Lieber Leser,
die Sidra Mischpatim ("Rechtssachen") beginnt mit Gesetzen, welche die menschlichen Beziehungen regeln, die persönlichen wie die sozialen. Dabei ist zu beachten, dass diese Sidra unmittelbar auf die Sidra Jitro folgt, in der die menschlichen Pflichten G-tt gegenüber betont werden (in Jitro steht die Offenbarung der Tora, wobei das erste der Zehn Gebote "Ich bin G-tt, dein G-tt" ist – Exodus 20, 2). Mehr noch: der letzte Absatz von Jitro, unmittelbar vor und neben Mischpatim, behandelt Gesetze über den Altar. Unsere Weisen (Schmot Rabba, zitiert von Raschi zu Exodus 21, 1) untersuchen die Bedeutung diese Reihenfolge. Sie fragen: "Aus welchem Grunde folgt der Abschnitt Mischpatim sogleich auf den über den Altar?" Und sie antworten: "Um uns einzuschärfen, dass das Sanhedrin (das ist der Gerichtshof, der über Streitigkeiten zwischen einem Menschen und seinem Nebenmenschen urteilt) seine Sitzungen nahe dem Altar (der des Menschen Verpflichtungen zu G-tt symbolisiert) abhalten soll.

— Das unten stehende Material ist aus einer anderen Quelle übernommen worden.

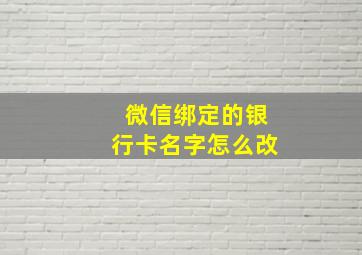 微信绑定的银行卡名字怎么改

Damit wird eine grundsätzliche Idee betont: In der Sphäre der zwischenmenschlichen Beziehungen, sei es in Bezug auf die Einzelperson oder die Gruppe, ist es eitel, sich auf bloße "intuitive" Gefühle von Gerechtigkeit und Billigkeit zu verlassen – wie bittere Erfahrungen zur Genüge bewiesen haben. Welches sittliche System kann auf die Dauer in dem täglichen Nebeneinander von Individuen und Gruppen bestehen? – Nur ein System von Sittlichkeit und Recht, dessen Gesetze ihre zwingende, unabweisbare Autorität von einer übermenschlichen Quelle ableiten, nämlich dem Schöpfer des Menschen, dem Schöpfer des Alls. Denn einzig der Schöpfer kennt vollständig die menschliche Natur, mit all ihren Schwächen; daher kann allein der Schöpfer wahre und dauerhafte sittliche Gesetze vorschreiben, sowohl für den Einzelmenschen wie für die Gesellschaft als solche; nur die Gesetze, die ihre Wahrheit und ihre Autorität von dem Höchsten Wesen ableiten, sind für jedermann auf ewig und unfraglich bindend, ohne Rücksicht auf Zeit und Ort.